Dr. Z's writing on pro football, combining strong opinions with all kinds of facts to back them up, made him, along with Frank Deford, the magazine's most popular writer. This included a 1981 debate with college football writer John Underwood over which version of the game was better, a 1984 analysis of why quarterbacks weren't as good as they used to be (though the recent arrivals of Joe Montana and John Elway would prove him wrong), and a 1989 analysis of old game films to see if early stars like Bronko Nagurski and Don Hutson could make it in the current NFL -- and he agreed that some, including Nagurski, could. Those films also deepened his previous belief that Motley was still the best player in NFL history. (Motley, Hutson and Nagurski were all still alive at that point.)

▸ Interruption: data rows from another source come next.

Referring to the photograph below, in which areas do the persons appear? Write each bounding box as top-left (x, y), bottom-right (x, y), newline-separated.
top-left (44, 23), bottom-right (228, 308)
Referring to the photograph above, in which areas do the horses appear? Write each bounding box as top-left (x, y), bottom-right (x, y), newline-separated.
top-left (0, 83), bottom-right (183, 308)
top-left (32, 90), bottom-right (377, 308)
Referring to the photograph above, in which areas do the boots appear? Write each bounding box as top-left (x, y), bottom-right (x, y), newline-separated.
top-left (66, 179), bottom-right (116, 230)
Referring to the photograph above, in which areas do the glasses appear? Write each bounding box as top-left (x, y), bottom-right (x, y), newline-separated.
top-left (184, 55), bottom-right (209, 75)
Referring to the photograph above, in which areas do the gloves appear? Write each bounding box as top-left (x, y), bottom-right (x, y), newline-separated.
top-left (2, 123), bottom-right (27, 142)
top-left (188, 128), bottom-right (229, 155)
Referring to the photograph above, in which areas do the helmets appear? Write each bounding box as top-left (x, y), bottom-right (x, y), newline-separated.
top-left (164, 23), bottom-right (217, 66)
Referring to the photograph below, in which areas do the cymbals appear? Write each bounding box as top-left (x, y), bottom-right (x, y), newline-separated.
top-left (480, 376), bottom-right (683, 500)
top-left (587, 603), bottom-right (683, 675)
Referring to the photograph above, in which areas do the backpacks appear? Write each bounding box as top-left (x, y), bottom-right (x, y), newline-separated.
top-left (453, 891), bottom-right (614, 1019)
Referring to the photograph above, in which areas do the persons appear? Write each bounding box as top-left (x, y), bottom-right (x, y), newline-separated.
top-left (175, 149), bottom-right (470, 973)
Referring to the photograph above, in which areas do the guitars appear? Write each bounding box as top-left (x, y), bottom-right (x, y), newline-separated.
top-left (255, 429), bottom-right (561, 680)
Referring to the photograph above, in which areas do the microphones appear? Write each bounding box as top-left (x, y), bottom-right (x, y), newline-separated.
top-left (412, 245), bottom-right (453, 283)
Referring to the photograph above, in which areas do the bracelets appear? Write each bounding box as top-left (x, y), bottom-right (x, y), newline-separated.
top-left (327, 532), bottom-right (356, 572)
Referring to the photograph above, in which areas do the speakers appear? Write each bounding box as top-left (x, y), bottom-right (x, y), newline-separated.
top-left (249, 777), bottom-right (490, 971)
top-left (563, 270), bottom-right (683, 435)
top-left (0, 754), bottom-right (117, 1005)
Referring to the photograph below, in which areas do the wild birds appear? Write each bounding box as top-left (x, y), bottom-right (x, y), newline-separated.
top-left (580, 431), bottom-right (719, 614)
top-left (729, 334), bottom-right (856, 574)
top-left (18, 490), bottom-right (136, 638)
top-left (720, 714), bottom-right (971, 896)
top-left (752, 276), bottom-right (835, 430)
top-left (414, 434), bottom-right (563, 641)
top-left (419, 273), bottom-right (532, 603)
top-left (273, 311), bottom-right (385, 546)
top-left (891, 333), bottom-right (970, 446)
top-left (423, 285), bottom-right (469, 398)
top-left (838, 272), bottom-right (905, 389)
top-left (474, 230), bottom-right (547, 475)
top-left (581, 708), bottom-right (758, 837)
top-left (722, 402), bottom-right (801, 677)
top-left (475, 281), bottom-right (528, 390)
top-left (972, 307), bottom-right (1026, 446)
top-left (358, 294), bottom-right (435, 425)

In 1986, he was part of the ESPN team covering the NFL Draft. He was asked what "the NFL player of the 1990s" would be like. He said, "The player of the '90s will be so sophisticated that he'll be able to pass any steroid test they come up with." He never appeared on television again, not even in productions by NFL Films: Rather than air them in full, ESPN would edit out his statements in them. Alas, he turned out to be wrong about said sophistication: Even now, NFL players still get caught.
He made no pretense about being anything but old-school. He was the last writer at SI who was allowed to continue to use a typewriter to write his stories, with everyone else having moved on to computers. That 1989 game-film story featured a photo of Dr. Z, taken by the great SI cameraman Walter Iooss Jr., of him sitting next to an old-style film camera, with the light from it illuminating his voluminous cigar smoke. (I looked for that photo online. Sadly, I couldn't find it.)
In the early 1990s, he predicted 3 straight years that the Buffalo Bills would win the Super Bowl. All 3 times, they lost. The 4th time, even he couldn't kid himself anymore: He picked the Dallas Cowboys, and was right. But in 2008, he correctly predicted the biggest Super Bowl upset since the Jets over the Colts 39 years earlier: He said the Giants would beat the New England Patriots, and he did.
I also made that prediction. The only people who remember that now are my sister, her ex-boyfriend, and the couple we watched that Super Bowl with. And my sister is the only one of those I'm still on speaking terms with.
A few months after that Super Bowl XLII upset, Zimmerman suffered a stroke, incapacitating him to the point that his career as a writer was over. He remained a sound mind trapped in a nearly useless body. Last year, he published his last book, Dr. Z: The Lost Memoirs of an Irreverent Football Writer, with help from Peter King, his successor as SI's main NFL guy.
Dr. Z and King, in healthier times
Paul Zimmerman died this past Thursday, November 1, 2018, a few days after his 86th birthday. It's the end of an era. I hope it's not the end of a writing style, and I especially hope it's not an end to thinking people's viewing of sports. Pro football, in particular, could use it, perhaps more than ever.
UPDATE: His final resting place is not publicly known.